Take the data below and extract the lines from the one with "The Galactic background normalization factors are" to the one with "- Configuration 4: 16 groups, 16 RVQ layers", inclusive, exactly as written.

Records from a data collection -
────────
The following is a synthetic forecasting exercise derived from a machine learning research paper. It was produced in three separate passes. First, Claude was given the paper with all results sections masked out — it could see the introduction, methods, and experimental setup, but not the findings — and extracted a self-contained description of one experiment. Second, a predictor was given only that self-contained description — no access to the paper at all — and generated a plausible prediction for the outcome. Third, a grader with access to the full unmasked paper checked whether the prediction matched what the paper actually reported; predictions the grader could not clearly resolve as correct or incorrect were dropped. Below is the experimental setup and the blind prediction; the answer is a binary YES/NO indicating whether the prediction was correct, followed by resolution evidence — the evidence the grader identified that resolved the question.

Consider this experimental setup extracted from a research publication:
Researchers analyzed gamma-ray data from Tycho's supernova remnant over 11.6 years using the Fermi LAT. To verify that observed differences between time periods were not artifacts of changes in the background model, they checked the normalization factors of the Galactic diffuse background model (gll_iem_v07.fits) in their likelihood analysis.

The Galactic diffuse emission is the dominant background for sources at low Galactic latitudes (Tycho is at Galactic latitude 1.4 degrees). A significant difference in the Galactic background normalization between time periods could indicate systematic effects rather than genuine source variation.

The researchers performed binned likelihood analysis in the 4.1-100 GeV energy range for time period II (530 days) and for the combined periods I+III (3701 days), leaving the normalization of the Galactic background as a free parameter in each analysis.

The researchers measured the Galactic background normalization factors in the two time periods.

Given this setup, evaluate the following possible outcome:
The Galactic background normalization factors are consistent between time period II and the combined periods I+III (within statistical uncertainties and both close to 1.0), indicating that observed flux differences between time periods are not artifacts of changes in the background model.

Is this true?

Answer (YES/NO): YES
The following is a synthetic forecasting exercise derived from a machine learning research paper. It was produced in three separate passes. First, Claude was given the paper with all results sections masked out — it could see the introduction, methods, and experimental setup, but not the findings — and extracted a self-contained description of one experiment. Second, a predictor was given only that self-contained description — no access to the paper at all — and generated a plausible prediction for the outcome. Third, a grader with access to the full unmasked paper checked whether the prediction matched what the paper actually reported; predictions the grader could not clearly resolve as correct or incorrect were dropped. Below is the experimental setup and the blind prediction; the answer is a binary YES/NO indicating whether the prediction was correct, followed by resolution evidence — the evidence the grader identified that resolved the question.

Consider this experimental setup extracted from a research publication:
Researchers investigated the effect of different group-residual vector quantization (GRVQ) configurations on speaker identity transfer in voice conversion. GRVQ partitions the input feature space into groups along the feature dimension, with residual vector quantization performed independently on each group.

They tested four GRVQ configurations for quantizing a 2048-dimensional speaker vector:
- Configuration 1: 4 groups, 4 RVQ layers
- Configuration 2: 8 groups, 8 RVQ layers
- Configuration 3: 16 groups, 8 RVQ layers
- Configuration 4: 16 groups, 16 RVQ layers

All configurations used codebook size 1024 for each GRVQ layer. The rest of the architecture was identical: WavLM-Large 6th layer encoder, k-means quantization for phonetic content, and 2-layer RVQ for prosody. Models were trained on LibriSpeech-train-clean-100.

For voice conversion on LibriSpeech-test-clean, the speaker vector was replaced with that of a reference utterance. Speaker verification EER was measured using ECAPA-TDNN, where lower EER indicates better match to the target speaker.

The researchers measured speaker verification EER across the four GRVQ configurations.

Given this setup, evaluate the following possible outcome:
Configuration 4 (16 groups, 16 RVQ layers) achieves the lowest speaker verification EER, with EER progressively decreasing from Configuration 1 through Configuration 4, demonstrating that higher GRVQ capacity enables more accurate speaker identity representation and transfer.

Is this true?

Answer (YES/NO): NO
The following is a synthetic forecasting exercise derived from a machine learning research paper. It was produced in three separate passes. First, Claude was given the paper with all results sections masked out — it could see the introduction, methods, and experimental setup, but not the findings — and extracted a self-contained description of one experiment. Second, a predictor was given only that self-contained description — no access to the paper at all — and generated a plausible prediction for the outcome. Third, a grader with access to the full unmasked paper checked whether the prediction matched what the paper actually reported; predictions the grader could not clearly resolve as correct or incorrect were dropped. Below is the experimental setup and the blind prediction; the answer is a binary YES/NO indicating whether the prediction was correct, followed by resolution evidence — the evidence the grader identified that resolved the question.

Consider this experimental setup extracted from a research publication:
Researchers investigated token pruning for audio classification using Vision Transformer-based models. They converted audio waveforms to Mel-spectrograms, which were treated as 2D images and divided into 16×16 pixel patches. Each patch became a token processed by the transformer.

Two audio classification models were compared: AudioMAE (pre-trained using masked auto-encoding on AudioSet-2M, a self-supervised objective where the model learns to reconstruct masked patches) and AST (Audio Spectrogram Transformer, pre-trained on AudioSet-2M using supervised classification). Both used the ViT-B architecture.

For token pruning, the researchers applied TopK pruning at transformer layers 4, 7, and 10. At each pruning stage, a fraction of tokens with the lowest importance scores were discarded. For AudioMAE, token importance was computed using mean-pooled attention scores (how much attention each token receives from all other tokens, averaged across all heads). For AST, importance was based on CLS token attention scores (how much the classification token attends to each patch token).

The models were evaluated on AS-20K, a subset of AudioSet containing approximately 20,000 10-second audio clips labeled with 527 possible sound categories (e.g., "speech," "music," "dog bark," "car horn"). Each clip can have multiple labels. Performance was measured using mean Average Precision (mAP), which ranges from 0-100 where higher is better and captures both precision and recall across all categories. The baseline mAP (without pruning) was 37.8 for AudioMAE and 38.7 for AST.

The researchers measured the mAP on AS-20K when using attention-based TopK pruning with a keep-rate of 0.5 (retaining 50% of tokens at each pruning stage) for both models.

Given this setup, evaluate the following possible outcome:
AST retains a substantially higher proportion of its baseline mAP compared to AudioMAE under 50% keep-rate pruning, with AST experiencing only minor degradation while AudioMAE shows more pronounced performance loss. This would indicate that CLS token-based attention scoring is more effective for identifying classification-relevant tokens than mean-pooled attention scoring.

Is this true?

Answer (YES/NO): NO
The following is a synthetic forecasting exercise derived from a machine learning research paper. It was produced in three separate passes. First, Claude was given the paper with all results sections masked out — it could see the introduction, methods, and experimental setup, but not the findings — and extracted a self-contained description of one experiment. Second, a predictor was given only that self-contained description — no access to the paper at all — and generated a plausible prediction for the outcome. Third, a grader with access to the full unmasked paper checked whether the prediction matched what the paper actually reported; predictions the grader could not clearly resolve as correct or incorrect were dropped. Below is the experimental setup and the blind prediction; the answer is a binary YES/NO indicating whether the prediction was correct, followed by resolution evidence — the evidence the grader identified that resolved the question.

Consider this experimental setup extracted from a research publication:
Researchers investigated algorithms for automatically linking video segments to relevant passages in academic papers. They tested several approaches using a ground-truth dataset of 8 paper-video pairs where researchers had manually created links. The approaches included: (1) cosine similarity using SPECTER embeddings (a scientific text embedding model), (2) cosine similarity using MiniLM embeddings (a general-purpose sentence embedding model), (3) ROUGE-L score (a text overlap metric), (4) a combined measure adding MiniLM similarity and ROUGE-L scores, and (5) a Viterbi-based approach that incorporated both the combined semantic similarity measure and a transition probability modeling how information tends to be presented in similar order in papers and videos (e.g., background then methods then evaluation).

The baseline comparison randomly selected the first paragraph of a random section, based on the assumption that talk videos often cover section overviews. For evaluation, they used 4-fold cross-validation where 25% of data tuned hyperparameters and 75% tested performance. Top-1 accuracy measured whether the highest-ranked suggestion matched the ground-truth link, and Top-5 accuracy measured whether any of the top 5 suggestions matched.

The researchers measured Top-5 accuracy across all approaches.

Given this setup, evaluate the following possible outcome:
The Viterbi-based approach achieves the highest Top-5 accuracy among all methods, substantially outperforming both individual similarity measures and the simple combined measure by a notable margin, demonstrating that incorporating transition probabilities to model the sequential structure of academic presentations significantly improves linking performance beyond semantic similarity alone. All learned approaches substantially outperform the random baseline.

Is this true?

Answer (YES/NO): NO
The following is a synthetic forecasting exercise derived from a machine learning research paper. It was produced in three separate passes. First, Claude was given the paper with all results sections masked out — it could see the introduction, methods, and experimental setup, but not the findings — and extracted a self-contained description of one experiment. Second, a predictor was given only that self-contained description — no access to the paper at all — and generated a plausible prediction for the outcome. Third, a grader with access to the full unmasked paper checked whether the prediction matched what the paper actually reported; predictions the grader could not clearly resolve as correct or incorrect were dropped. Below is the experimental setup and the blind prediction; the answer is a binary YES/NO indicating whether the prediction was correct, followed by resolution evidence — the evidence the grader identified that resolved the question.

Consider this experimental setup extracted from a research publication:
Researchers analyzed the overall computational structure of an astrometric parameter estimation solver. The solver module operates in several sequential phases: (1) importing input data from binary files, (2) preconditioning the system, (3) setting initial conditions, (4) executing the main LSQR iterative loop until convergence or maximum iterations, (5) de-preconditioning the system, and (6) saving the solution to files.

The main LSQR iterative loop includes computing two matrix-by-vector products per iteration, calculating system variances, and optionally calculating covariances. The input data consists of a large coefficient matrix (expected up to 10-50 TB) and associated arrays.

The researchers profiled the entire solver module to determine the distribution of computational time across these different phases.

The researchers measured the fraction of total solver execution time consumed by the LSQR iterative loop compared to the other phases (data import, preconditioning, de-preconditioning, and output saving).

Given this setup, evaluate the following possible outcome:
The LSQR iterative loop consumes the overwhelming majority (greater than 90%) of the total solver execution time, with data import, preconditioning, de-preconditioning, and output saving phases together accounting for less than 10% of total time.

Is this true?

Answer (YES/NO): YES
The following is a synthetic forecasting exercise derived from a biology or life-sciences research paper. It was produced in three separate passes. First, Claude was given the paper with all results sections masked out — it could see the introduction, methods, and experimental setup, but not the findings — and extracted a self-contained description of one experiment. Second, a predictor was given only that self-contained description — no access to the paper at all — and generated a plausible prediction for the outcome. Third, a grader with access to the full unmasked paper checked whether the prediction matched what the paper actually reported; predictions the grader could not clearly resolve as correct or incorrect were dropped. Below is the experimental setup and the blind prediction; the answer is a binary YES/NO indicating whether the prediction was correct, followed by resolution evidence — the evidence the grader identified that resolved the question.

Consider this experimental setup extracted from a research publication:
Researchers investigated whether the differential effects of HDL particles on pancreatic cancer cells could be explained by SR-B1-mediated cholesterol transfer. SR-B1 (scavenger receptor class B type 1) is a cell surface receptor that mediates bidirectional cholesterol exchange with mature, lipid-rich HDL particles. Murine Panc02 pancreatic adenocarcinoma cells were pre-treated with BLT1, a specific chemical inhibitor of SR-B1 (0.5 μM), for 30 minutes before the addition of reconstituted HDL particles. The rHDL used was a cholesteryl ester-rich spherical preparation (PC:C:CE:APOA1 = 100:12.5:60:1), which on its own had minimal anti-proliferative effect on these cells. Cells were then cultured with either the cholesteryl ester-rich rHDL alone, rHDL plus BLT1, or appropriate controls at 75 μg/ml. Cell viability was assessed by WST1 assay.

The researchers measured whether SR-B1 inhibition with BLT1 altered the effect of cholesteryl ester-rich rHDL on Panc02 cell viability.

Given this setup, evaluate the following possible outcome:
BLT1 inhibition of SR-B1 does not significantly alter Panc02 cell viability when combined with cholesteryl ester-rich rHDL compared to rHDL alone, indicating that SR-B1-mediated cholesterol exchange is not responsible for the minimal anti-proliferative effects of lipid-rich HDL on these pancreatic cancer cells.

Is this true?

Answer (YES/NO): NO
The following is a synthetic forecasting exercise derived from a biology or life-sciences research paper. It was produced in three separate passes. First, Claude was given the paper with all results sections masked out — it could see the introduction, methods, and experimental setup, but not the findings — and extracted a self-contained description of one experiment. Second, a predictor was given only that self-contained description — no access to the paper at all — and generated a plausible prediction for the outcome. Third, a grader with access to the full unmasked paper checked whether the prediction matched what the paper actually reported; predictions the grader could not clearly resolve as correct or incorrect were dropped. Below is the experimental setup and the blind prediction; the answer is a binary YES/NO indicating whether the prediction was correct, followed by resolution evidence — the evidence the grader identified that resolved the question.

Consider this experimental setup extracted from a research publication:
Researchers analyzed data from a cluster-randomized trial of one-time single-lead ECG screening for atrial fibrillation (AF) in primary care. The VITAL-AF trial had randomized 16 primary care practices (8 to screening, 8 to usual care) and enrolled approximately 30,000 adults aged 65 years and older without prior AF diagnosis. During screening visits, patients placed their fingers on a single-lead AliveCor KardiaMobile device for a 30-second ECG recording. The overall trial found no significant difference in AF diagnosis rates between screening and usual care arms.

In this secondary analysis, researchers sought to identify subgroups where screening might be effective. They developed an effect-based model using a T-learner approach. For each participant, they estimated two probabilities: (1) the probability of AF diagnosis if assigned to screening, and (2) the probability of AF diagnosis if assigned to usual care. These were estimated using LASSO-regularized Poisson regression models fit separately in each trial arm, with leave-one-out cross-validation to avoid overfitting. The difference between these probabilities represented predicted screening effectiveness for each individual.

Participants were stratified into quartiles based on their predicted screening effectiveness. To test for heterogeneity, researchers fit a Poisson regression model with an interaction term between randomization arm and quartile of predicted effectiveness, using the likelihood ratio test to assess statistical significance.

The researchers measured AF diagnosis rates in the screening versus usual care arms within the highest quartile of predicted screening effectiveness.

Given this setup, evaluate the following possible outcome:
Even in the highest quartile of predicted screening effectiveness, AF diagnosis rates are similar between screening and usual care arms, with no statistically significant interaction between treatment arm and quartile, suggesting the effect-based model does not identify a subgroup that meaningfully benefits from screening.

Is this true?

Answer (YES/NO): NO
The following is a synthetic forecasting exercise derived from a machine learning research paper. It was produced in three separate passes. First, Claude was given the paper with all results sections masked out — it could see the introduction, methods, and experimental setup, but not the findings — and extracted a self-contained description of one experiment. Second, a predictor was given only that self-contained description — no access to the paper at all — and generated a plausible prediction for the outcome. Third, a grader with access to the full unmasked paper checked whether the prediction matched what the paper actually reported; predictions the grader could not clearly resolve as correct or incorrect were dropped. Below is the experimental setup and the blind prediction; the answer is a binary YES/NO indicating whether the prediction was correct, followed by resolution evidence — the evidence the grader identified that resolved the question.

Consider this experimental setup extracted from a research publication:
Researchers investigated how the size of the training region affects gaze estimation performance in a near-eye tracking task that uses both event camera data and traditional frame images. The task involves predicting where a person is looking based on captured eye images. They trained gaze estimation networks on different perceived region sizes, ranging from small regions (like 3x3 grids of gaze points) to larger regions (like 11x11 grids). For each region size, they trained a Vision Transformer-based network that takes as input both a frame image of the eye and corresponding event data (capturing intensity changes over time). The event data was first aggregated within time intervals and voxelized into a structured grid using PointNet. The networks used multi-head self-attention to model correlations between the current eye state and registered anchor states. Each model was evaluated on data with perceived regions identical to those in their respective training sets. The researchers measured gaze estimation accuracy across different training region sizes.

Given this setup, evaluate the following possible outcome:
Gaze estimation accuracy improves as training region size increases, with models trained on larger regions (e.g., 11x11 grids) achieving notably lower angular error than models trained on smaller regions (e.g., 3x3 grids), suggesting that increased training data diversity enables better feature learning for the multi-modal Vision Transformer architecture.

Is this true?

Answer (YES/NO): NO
────────
Task response -
The Galactic background normalization factors are consistent between time period II and the combined periods I+III (within statistical uncertainties and both close to 1.0), indicating that observed flux differences between time periods are not artifacts of changes in the background model.

Is this true?

Answer (YES/NO): YES
The following is a synthetic forecasting exercise derived from a machine learning research paper. It was produced in three separate passes. First, Claude was given the paper with all results sections masked out — it could see the introduction, methods, and experimental setup, but not the findings — and extracted a self-contained description of one experiment. Second, a predictor was given only that self-contained description — no access to the paper at all — and generated a plausible prediction for the outcome. Third, a grader with access to the full unmasked paper checked whether the prediction matched what the paper actually reported; predictions the grader could not clearly resolve as correct or incorrect were dropped. Below is the experimental setup and the blind prediction; the answer is a binary YES/NO indicating whether the prediction was correct, followed by resolution evidence — the evidence the grader identified that resolved the question.

Consider this experimental setup extracted from a research publication:
Researchers investigated the effect of different group-residual vector quantization (GRVQ) configurations on speaker identity transfer in voice conversion. GRVQ partitions the input feature space into groups along the feature dimension, with residual vector quantization performed independently on each group.

They tested four GRVQ configurations for quantizing a 2048-dimensional speaker vector:
- Configuration 1: 4 groups, 4 RVQ layers
- Configuration 2: 8 groups, 8 RVQ layers
- Configuration 3: 16 groups, 8 RVQ layers
- Configuration 4: 16 groups, 16 RVQ layers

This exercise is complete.